BNI Ambassador Agreement
  • CORE GROUP AMBASSADOR NON-COMPETE, NON-SOLICITATION, NON-DISCLOSURE, AND NON-DISPARAGEMENT AGREEMENT

    Revised 01/24/24

    BNI Atlanta (“Franchisee”) welcomes you as an Ambassador. Franchisee accepts volunteers to act as “Ambassadors” to perform services on a voluntary basis to help BNI Chapters. By signing below, the Ambassador acknowledges this arrangement. Ambassador agrees that by entering into this agreement, one does not create nor infer a contract of employment or establishment of an employer/employee
    relationship with BNI or Franchisee. Under no circumstances shall an Ambassador look to BNI and/or Franchisee as his/her employer, or as a partner, agent or principal. Ambassador shall not be entitled to any compensation or benefits from BNI or Franchisee. Ambassador can resign from this position at any time. Insofar as Franchisees permit Ambassadors access to BNI’s intellectual property (“IP”) and to other BNI confidential and proprietary information, Ambassador agrees to hold such materials in confidence and to ensure that the materials received by Ambassador are used only in conjunction with the operations of a BNI-related business. During the Term, Ambassador agrees to comply with BNI Policies and Code of Ethics and contact BNI and Franchisee in the event that any significant problems arise which affect or jeopardize the continued operation of the Ambassador’s Chapters.

    Consideration: Ambassador acknowledges that he/she is not receiving any monetary compensation for this position. However, in consideration for the Ambassador’s execution of this Agreement, BNI/Franchisee will provide Ambassador with confidential and proprietary materials, including trade secrets and BNI member training materials.
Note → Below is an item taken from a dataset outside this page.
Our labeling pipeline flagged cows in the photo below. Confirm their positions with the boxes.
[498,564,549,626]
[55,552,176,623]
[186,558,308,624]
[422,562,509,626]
    Term Termination: The Term of this Agreement shall be from to unless terminated by any party for any reason, or unless the Franchisee’s franchise agreement with BNI is otherwise terminated. Ambassador understands and agrees that these materials are solely provided in order for an Ambassador to fulfill his/ her volunteer duties, and BNI and Franchisee have an interest in not having BNI IP in the possession of a non- active volunteer. In the event of such a termination or end of Term, Ambassador shall immediately return such materials to BNI and/or Franchisee. 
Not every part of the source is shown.